序
去る2017年12月2日のNGK2017B(名古屋合同懇親会 2017年 忘年会)でSmalltalkからScratchをいじるデモをしました。この記事では、何をやっていたのかの解説をします。
なお、8分30秒あたりで近くにいた こはま(c0hama) さんを唐突に呼んで、前で操作してもらいました。
「あー」とか「えー」とか言っているのは、こはまさんです。協力ありがとうざいました。
説明
Smalltalkを出す (6分36秒あたり)
左上のScratchのロゴのRの穴のあたりをShiftを押しながらクリックするとメニューが出て来ます。"turn full screen off"をクリックすると、通常隠されているSmalltalkが現れます。 最新のScratchはFlashで実装されていますが、Scratchは当初Smalltalkで実装されていました。プロダクトとして出す場合は開発用のツールは消すことも可能ですが、Scratchは教育用ということもあり、開発環境も揃ったままの状態でリリースされています。差分のコードを取り込む (6分47秒あたり)
Smalltalkの環境はコードのバージョン管理の機能も同梱されています。メソッド単位でコードの変更が記録されており、差分をファイルに出力したり、差分を取り込んだりすることが可能です。他の言語でも言語要素を単位にしたバージョン管理ができるといいですね。 ウィンドウのデザインにレガシーな雰囲気が漂いますが、Scratchを動かしているSmalltalkがかなり古いためです(20年以上前のもの?)。逆にこんなに昔から様々な先進的な機能を取り入れていたことに驚きます。部品を選択する (6分56秒あたり)
Scratchの見た目に関する部分はMorphicという仕組みで実装されており、目に見える様々なものがMorphというクラスを継承して作られています。Morphを右クリックするとMorphのまわりに丸いものが表示されます。これをHaloと言います。

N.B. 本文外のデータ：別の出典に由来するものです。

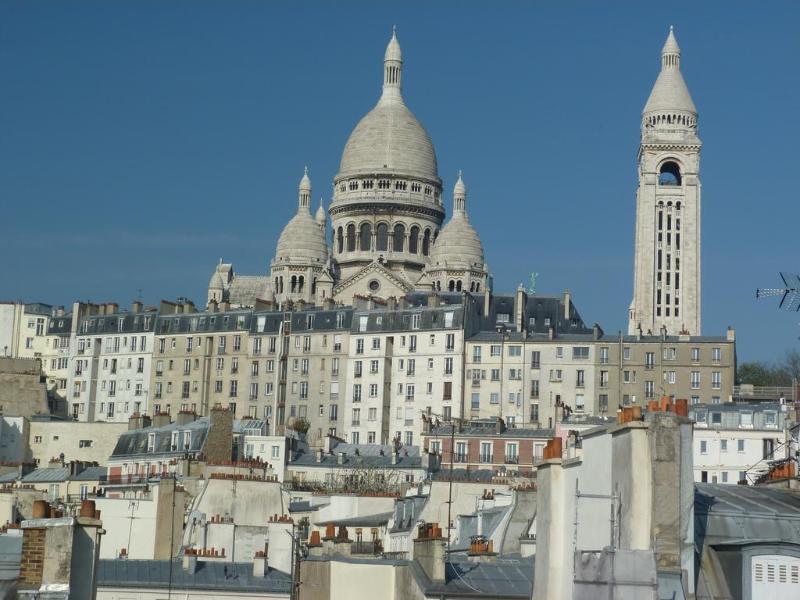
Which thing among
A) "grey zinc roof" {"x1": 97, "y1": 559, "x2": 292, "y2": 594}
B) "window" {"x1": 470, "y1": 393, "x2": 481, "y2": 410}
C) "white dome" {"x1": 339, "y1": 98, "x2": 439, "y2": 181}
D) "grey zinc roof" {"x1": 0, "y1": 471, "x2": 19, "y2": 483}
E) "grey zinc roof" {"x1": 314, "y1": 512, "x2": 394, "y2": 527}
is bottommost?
"grey zinc roof" {"x1": 97, "y1": 559, "x2": 292, "y2": 594}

Haloを使って、Morphのサイズ変更・複製・削除をしたり実装クラスのコードを見たりできます。 Morphは子Morphを複数持つ階層構造になっています。右クリックを何度もすると子Morphに潜っていくことができます。 ここではステージ上部のパネルのHaloから、オブジェクトの内部状態を見るウィンドウを開いています。このウィンドウをインスペクタと言います。インスペクタからオブジェクトに対してメッセージを送って対話的にプログラムすることができます。スプライトやブロックをプログラムから作る (7分8秒あたり)

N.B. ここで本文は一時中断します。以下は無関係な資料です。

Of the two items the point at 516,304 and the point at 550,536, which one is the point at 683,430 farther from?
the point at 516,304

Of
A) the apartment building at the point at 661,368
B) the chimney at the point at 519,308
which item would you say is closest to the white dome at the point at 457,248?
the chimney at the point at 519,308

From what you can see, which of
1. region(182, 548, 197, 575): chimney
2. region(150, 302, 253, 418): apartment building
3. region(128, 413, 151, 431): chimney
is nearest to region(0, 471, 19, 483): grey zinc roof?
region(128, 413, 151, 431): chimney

Scratchの音を鳴らすブロックをつなげて実行すると、一つの音が鳴り終わるまで待ってから次の音が鳴ります。複数の音や動きのタイミングを合わせるために、それぞれの音の高さ/長さに対応するメッセージを送り、それを受け取ってその音を鳴らすブロックを用意しています。大量のブロックが必要ですが、プログラムを作れば単純な反復作業もすぐ終わります。ボタンをつける (7分18秒あたり)

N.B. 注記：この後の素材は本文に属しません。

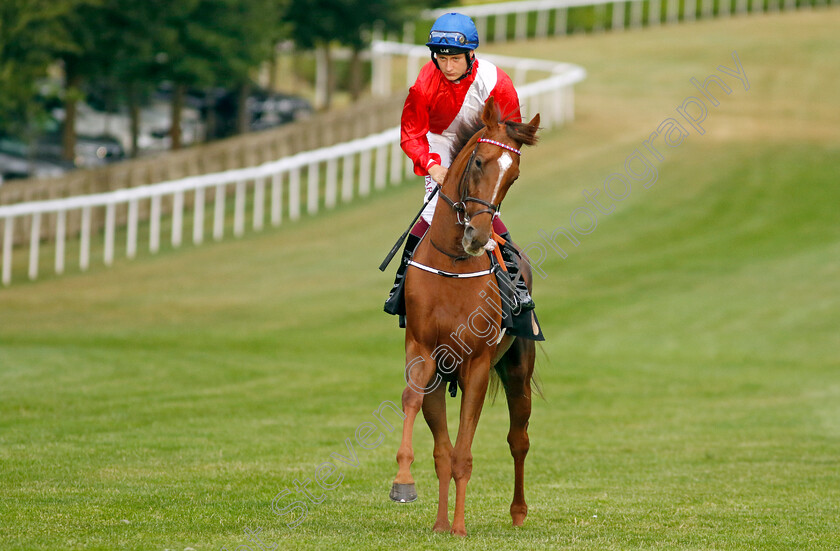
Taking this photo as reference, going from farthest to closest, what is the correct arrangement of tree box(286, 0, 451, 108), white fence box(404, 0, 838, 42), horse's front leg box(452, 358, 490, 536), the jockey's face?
white fence box(404, 0, 838, 42), tree box(286, 0, 451, 108), the jockey's face, horse's front leg box(452, 358, 490, 536)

アプリケーション実行中でも、自由にカスタマイズすることができます。スプライトを画面の外に取り出す。(8分04秒あたり)
スプライトもMorphで実装されています。内部的には画面の外に出す操作は、スプライトのMorphの親Morphが変更(ステージのMorph→背景のMorph)されただけのことです。Scratch を爆発させる(8分15秒あたり)
Scratchを構成する部品も自由に操作できます。バグを踏む (9分01秒あたり)
例外が発生すると実行スレッドが停止し、どうするか尋ねるウィンドウが表示されます。Debugボタンを押すと、該当箇所のコードが表示されます。バグを直す (9分19秒あたり)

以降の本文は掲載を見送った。